John Saxton, the Covington resident who witnessed the traffic on Main Street after the bridge fire, lives near Goebel Park, which runs right along where the construction is slated to take place. He won’t have to move, but it’s hard for him not to think that his property won’t be affected.
“Compared to where the highway is now, in relation to my property and where the new roadways are going to be in relation to my property, the distance is being cut by about 60% to 70%,” Saxton said. “So, it’s going to be significantly closer to my house than it is now.”
He’s thought about selling his property, but said he is hesitant to do it before final plans have been released.
What’s more, even though the number of residential properties being affected has gone down, other structures, including several schools, will abut the new corridor.

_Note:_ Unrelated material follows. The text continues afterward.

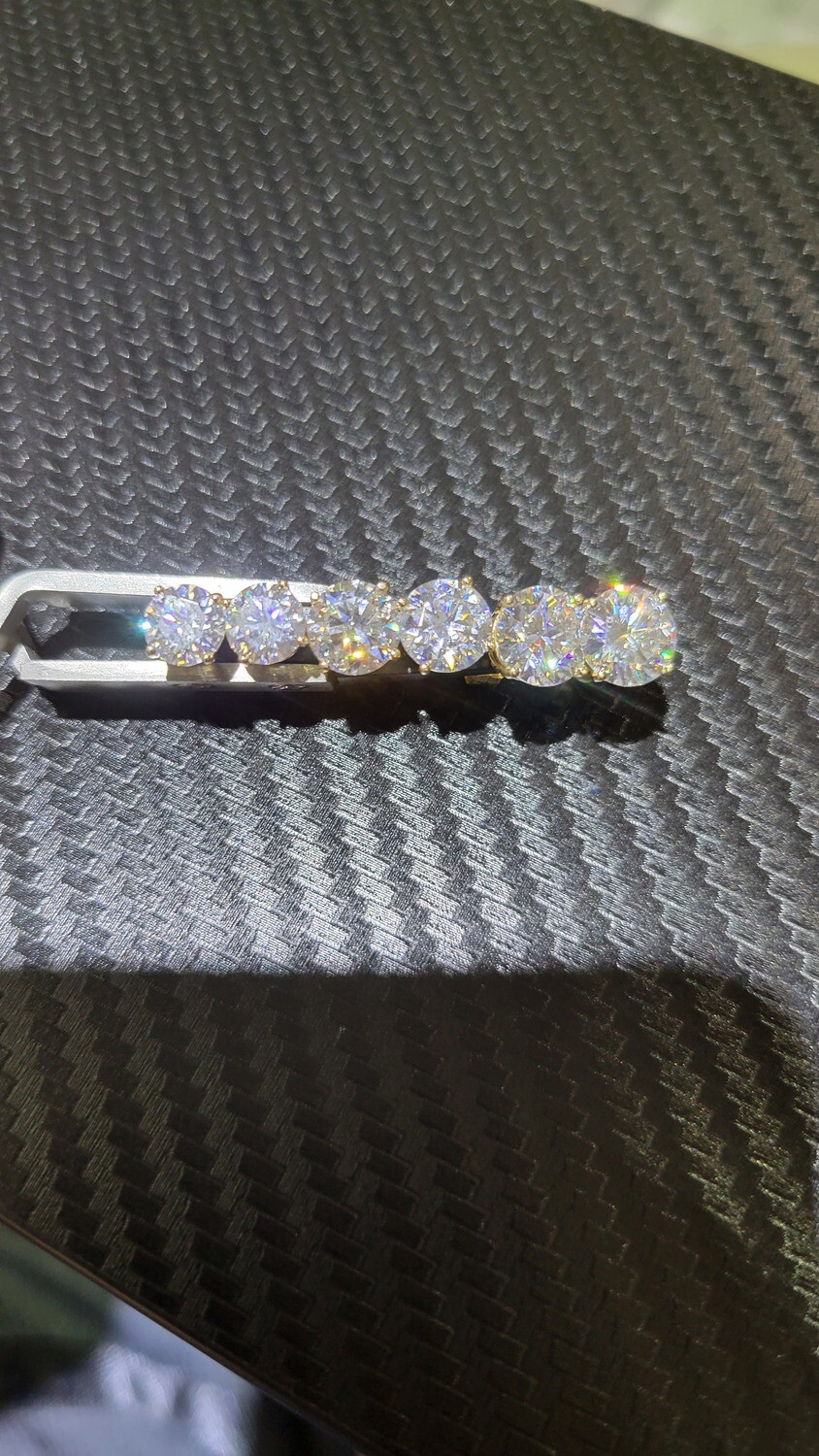 14K MOISSANITE EARRING STUDS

With all of this in mind, the question becomes, what are communities to do in the face of these realities?
Nicaise and the Devou Good Foundation have suggested tolls and other congestion mitigation measures, similar to those tried in Louisville, Washington D.C. and parts of California, as a way of offsetting expense and managing traffic, rather than relying on a new bridge.

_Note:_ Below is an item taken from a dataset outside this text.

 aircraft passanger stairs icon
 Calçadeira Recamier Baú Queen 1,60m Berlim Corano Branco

These proposals have proven unpopular among the rest of Covington’s leadership, however, for fear of reliving the traffic overflows that followed the fire. What’s more, both leaders and residents worried that tolls could lead to drivers taking detours across the Clay Wade Bailey and Roebling bridges, which could put more stress on local infrastructure.
Meanwhile, Fort Mitchell and Fort Wright have already expressed support for cabinet design plans of new overpasses that will run through their cities. Overall, much of the region seems to have accepted the reality of the project, in spite of any trepidations rumbling in the background.
“When I look at the Brent Spence Bridge, I realize that there’s going to be some disruption for our communities, especially the Mainstrasse village area,” said Covington Commissioner Ron Washington. “It’s a trade off of some heartache right away for, hopefully, a good for the overall community.”
Meyer readily admits to the likelihood of short-term difficulties, as well.
“It’s going to be very difficult,” Meyer said, but he said the project is so far along at this point that completely eliminating it would be unrealistic.
A better way to think about it, he said, would be to ask how the city can best mitigate the disruptions the community will experience.
“How do we lessen the frustration and anxiety and displacement that’s going to be accomplished,” Meyer asked. “How can we offer some greater good for our community that will make putting up with all of this worthwhile?”
Last year Meyer and other city officials managed to secure some concessions in negotiations with the state. These included the aforementioned reduction of the companion bridge width, which Meyer argued would mitigate any further damage to Lewisburg. The negotiations also yielded the complete elimination of tolls, a measure Meyer contended would prevent the kinds of stresses to local infrastructure that occurred after the bridge fire.
Finally, the city succeeded in acquiring a new storm sewer system for the Willow Run watershed, the largest watershed in the region, which currently relies on an outdated combined sewer overflow and storm water system that’s prone to flooding. The new storm water system would run north from 16th Street to the Ohio River and is designed to mitigate flooding problems along Highland Avenue and Euclid Avenue in the Peaselburg neighborhood. The state and federal governments will bankroll the sewer improvements.
“This fight is not over.” Meyer said. “This is a lot of ongoing work to make sure that as decisions are made,… [they’re] as favorable for our people as possible.”